Almost.
I had three very rigourous test routes when I was trying to pin down the nature of RUT.
All of them, involved a route with an additional route point that I could skip. Via/shaping had no effect. All of them had a section of route which was calculated by Basecamp and which was passed unaltered to the XT. But I knew that if the XT recalculated that section, it would choose a different way for the route.
The skip was designed to force the XT to recalculate the route. I had observed on other occasions that a recalculated route behaved differently from one that hadn't been recalculated. My suspicion was that they had used the algorithm for dealing with deviating from a track-trip. I still think that.
In every case, the difference between the two ways was marginal, and I knew where the tipping point was. (The tipping point is the place where if you place the bike on one side, the XT will route in one direction. If you place the bike on the other side it will route in the other direction.

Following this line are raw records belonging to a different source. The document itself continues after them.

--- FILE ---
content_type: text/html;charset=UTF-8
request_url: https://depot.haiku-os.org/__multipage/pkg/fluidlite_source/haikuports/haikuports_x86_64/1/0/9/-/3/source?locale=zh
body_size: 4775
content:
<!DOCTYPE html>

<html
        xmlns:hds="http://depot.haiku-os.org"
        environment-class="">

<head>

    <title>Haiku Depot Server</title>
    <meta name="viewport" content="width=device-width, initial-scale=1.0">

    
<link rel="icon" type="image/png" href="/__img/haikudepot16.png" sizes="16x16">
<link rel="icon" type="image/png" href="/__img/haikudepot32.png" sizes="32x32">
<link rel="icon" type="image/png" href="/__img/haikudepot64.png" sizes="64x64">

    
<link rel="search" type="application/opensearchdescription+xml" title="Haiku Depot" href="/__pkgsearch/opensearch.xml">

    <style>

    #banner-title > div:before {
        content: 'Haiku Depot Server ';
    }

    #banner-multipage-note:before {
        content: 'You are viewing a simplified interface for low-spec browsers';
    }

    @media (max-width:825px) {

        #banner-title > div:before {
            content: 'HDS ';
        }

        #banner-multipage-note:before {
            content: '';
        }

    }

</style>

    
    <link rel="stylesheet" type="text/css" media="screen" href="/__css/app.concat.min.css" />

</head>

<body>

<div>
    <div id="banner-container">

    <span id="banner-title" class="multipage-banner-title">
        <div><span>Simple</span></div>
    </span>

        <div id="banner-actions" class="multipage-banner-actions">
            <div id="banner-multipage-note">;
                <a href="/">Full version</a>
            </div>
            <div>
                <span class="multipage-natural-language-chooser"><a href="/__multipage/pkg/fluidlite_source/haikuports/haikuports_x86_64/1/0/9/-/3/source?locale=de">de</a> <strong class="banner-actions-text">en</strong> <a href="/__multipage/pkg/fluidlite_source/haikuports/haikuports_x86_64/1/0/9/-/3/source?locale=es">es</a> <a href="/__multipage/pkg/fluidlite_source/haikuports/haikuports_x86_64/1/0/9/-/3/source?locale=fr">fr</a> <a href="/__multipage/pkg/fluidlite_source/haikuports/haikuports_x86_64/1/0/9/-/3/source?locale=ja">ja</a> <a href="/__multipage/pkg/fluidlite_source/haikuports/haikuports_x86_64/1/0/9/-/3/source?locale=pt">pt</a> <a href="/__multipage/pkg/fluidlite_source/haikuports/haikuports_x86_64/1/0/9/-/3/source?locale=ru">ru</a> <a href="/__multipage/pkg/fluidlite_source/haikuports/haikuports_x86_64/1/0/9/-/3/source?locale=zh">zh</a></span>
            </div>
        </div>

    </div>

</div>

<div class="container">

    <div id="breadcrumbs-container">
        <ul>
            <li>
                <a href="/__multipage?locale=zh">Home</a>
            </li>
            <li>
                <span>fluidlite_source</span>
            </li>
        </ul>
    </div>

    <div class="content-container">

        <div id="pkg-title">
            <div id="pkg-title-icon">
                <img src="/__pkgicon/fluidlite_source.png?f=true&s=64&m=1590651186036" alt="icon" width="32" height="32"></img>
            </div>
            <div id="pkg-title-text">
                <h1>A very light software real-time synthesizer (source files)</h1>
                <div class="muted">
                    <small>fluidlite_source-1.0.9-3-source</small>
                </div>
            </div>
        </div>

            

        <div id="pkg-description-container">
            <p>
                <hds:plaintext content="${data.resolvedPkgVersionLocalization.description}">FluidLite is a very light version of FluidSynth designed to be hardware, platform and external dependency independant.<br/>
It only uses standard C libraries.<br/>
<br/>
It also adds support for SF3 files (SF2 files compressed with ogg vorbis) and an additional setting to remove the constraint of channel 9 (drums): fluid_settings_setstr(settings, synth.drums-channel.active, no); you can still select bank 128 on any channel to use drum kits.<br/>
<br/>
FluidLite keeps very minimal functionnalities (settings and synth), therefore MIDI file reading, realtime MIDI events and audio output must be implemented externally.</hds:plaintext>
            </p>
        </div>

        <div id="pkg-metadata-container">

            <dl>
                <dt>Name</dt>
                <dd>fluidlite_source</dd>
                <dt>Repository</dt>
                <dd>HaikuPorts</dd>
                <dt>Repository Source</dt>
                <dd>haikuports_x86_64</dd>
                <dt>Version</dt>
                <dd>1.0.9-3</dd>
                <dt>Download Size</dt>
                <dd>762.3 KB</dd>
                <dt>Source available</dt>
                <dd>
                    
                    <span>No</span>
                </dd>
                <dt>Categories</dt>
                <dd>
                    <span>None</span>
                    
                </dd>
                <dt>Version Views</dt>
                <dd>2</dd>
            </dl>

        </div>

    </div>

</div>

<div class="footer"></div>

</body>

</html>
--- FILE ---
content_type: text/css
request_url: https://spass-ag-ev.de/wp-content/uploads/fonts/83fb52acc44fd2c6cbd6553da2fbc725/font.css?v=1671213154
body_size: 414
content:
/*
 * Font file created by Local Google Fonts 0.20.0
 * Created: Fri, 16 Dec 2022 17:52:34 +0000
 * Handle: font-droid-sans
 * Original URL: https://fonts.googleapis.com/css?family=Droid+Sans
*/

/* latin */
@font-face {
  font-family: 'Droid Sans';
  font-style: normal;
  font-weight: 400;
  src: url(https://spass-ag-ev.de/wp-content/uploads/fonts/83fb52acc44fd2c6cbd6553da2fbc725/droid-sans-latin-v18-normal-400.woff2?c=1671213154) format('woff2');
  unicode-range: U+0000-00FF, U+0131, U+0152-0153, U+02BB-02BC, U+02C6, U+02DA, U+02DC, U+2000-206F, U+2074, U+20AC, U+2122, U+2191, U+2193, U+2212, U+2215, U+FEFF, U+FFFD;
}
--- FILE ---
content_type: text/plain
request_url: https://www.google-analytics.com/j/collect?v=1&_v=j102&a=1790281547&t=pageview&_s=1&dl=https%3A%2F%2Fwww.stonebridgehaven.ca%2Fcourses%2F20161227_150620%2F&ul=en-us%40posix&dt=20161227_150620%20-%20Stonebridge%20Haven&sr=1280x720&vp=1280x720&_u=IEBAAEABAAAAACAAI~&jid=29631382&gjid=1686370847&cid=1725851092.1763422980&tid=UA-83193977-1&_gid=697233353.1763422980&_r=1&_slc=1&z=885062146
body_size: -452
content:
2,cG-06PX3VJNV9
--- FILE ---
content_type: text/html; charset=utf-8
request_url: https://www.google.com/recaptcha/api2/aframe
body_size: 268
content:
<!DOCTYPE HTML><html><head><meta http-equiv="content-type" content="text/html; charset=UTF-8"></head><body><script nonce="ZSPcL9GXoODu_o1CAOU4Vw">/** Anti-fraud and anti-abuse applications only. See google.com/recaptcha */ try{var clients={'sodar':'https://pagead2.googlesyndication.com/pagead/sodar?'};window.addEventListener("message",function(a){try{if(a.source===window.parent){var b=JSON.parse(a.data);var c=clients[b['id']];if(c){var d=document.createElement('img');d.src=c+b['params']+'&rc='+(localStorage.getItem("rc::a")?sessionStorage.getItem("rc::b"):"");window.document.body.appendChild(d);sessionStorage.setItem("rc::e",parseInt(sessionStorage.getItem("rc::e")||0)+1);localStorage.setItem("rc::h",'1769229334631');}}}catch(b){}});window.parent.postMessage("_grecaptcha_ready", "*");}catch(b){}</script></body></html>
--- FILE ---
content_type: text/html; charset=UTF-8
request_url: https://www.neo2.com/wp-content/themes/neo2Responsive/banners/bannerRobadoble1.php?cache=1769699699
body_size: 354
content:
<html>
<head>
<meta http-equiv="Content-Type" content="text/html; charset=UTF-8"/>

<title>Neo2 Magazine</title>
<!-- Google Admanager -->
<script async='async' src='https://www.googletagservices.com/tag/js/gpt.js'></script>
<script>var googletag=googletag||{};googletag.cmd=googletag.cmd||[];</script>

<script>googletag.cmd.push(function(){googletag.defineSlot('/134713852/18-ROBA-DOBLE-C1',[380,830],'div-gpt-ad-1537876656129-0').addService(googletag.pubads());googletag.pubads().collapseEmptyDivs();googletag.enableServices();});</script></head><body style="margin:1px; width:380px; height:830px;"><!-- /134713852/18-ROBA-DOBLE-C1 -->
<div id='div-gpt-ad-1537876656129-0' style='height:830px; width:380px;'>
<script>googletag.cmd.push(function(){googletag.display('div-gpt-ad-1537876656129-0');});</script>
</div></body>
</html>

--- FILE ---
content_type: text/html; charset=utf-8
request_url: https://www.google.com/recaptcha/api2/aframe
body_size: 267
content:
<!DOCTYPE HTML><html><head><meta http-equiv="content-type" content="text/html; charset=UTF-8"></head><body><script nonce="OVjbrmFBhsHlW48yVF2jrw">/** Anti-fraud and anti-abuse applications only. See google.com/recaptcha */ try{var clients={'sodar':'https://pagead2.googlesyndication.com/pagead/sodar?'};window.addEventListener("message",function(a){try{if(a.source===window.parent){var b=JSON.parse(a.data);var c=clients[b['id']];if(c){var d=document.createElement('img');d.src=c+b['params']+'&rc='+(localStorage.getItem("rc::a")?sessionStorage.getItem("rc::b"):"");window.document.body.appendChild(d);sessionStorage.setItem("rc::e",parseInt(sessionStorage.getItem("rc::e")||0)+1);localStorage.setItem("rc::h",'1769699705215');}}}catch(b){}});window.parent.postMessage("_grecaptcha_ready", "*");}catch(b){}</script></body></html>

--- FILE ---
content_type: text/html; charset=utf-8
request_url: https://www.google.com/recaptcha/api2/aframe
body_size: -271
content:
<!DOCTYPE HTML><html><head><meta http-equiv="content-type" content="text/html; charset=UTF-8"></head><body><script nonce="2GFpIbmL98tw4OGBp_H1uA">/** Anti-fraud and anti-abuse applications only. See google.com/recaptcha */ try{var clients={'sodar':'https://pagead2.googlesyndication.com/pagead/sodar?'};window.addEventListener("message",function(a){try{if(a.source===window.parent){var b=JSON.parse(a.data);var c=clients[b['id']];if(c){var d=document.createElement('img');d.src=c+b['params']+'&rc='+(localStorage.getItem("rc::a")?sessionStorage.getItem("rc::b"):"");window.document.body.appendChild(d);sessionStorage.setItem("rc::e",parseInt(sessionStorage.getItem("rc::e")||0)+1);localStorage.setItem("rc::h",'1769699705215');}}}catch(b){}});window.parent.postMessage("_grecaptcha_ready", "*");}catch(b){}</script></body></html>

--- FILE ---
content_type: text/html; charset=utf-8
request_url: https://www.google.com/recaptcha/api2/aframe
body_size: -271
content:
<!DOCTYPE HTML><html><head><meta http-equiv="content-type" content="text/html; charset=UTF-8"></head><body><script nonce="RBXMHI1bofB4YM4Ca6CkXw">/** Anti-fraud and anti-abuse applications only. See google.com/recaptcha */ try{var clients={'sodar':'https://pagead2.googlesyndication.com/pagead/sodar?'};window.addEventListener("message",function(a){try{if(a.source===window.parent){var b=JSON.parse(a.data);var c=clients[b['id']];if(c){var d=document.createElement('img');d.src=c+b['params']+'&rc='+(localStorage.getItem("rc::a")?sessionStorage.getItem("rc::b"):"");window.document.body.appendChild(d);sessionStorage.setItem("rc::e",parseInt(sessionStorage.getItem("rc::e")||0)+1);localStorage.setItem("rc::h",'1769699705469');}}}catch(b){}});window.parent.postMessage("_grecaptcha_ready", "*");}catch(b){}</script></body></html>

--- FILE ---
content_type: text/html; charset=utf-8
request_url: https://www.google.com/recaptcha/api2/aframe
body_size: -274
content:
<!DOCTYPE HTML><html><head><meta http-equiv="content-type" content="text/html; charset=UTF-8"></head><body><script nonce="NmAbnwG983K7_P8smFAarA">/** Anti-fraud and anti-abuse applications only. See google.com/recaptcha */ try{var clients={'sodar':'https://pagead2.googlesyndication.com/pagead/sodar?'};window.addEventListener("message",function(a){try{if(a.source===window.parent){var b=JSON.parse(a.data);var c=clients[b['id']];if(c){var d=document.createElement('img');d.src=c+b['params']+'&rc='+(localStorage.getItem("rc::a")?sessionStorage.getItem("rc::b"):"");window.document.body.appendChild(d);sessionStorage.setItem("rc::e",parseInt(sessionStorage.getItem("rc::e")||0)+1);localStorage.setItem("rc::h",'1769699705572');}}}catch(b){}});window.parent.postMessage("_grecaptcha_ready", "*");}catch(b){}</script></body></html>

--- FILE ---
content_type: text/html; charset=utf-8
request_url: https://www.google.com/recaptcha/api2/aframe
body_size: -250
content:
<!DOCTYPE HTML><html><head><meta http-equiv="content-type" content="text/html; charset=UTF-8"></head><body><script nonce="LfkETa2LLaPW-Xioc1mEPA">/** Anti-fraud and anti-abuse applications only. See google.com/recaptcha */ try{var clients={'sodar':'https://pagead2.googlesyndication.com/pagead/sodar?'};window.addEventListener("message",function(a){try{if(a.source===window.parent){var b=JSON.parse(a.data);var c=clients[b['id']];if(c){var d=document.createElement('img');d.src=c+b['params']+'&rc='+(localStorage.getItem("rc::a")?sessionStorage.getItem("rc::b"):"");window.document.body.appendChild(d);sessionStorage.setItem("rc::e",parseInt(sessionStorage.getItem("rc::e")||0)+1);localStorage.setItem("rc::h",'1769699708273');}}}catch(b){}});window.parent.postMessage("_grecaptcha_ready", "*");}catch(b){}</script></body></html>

Ok. To answer the question. Every one of those routes was tested after a system a reset. The XT displayed RUT behaviour when the route was shown as "imported". U turns allowed.
I tested all of them by manually modifying the mImport byte. Same route, same behaviour from me. Different result. The 'saved' route performed better than my 590 would have done. In one case giving just one u turn request, and then recalculating the way I was riding. In another case, the recalculation was instant - and a good few miles before the tipping point. One waited until near the tipping point, but recalculated ahead before it reached that point.
So yes, the saved route has always behaved as we think that it should, even when enticed to get stuck in a RUT.
Also - the issue that led to this discovery. On one test I set all of my route points as Waypoints, so that if necessary I could quickly rebuild the route using favourites at the roadside. I expected that I would need that, as I was using the first part of the route for another test. I did need it, and the subsequent test route behaved imperfectly for the first time. In a later test I repeated the same section of 3 mile route 5 times trying different things. I could not get it to show RUT behaviour no matter what I did because I had built the route on the XT. Routes built in the XT never showed RUT behaviour.
It was reporting this observation that prompted someone on here to comment that there were two lists in trip planner - "Imported" and "Saved". Which frank was immediately able to latch onto, because he had been trying to decode the trip files while looking into subclass fields and had already encountered the "mImport" byte.
I had never spotted the two lists - each of my tests started with a factory reset Zumo - otherwise my riding history could be blamed for routing behaviour. I didn't want the Zumo to know that I always turned left at that junction.
BUT I have never done what you described. I just think that if you have loaded a route and then choose the end as the destination - that would be classed as an imported route, and will display RUT behaviour when you deviate.
If it was a 'nobbled' route (mImport byte changed), or one that had been created on the XT, or one that was a 'Where To / Destination' (ie not a route from trip planner), then they will behave like Saved routes and will not show RUT behaviour when you deviate.
So that is my logic. I could be wrong, and if I am, then that is useful information - and I'll modify my mental model accordingly.
And if I am right - well that's useful too, because at the moment it is only what I think will happen. My best guess.
But you have to be wary. Just because the XT keeps asking for U turns, doesn't mean you have a RUT situation. One of my tests was like that. If that is a legitimate faster way to go - taking into account that the XT's algorithm heads for faster roads rather than taking a faster route - then that is not RUT. That is expected.
But if it gives up and navigates ahead around the tipping point, then that is normal behaviour.
You cannot know where the tipping point is unless you work it out beforehand. I did it by trial and error (binary search) Placing the bike at a point and asking it to plot the way to my intended next point. Then another which I expected to head in the other direction.
Then move one point half way towards the other - see which way that goes. Keep doing that until the two points - one heading one way, ine heading the other - are close together. I cheated and did it in Basecamp first so that I knew roughly where the tipping point was, and then had a narrower area to look at on the XT.